Given passage:
++++++
Or to put it another way, there is an open question which manuscripts are correct. And we do not just have two types of manuscripts, the KJV type and the NIV type. There are many manuscripts with various differences. Most are not major. Some are.
Now were the verses that are in the KJV there originally and they were removed by the other manuscripts?
Or were they not there originally and people added them later to support their ideas of doctrine. That is the debate.
In the case of the text about the three witnesses some allege that the text was added after the Trinity had already been hammered out by the councils to support that.
Of course others point to evidence that say it was not.
The point remains that if you have 10 different versions of the same document, it is not immediately clear that the longest one is correct, and the shortest is not, or the reverse.
The people who favor the NIV type manuscript go by a rule that says the shorter reading is preferred, because they see scribes as trying to add things to fit their theology.
People who favor the KJV type manuscript tend to say that it is more likely that someone who is copying a document might skip phrases than add new ones. Or that it is possible those who didn't like a particular doctrine might just leave out references.
There are cases where one can see both might be right. Some have studies examples of manuscripts that are unique in a given reading. In other words, only one manuscript that we have today has that exact reading for a particular verse. By looking at these they can see how that change may have happened. Especially if they just skipped a word, or added something that clearly favors a particular viewpoint.
The problem is no one rule is going to account for all the human possibilities among copyists. Sometimes people act differently.
++++++
Stored data
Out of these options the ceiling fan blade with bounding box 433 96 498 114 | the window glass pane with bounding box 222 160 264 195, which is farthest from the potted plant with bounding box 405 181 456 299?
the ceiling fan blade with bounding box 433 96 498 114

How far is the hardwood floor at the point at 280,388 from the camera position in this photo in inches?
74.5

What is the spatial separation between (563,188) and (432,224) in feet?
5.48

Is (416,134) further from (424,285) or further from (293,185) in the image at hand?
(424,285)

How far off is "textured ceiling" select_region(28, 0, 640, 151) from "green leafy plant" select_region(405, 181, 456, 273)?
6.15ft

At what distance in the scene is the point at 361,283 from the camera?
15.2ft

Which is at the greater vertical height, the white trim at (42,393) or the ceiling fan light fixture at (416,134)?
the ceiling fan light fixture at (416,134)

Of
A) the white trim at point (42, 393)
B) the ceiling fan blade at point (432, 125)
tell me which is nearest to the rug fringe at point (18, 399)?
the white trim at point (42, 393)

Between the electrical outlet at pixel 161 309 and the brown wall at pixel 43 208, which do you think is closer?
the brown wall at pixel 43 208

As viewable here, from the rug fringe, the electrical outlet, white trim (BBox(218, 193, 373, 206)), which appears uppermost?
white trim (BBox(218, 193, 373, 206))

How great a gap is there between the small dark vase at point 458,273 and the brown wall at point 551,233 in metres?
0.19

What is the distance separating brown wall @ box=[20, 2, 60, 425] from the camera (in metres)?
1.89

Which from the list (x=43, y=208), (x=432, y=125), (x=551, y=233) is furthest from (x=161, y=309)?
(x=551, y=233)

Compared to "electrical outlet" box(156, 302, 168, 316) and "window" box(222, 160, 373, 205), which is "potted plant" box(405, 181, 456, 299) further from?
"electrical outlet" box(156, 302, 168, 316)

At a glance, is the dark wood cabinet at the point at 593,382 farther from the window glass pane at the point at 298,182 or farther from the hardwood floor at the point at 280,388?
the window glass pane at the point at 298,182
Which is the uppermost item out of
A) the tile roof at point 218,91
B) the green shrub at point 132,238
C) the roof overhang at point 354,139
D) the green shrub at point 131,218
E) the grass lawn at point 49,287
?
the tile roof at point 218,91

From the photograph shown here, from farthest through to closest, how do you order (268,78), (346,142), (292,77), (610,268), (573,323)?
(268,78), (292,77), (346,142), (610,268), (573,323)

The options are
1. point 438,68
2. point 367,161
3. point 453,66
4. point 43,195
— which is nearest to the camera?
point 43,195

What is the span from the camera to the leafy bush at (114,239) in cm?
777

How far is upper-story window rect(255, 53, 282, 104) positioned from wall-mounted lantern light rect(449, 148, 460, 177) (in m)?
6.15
++++++
Short problem A: According to the passage on manuscript differences, what rule do people who favor the NIV type manuscript follow?
Short problem B: Output the lines of the stored data as a JSON list of strings, one string per line and no blank lines. Begin at the line containing "The options are" and stop after the final line of the stored data.

Worked solution A: They follow the rule that the shorter reading is preferred.

Worked solution B:
[
  "The options are",
  "1. point 438,68",
  "2. point 367,161",
  "3. point 453,66",
  "4. point 43,195",
  "— which is nearest to the camera?",
  "point 43,195",
  "What is the span from the camera to the leafy bush at (114,239) in cm?",
  "777",
  "How far is upper-story window rect(255, 53, 282, 104) positioned from wall-mounted lantern light rect(449, 148, 460, 177) (in m)?",
  "6.15"
]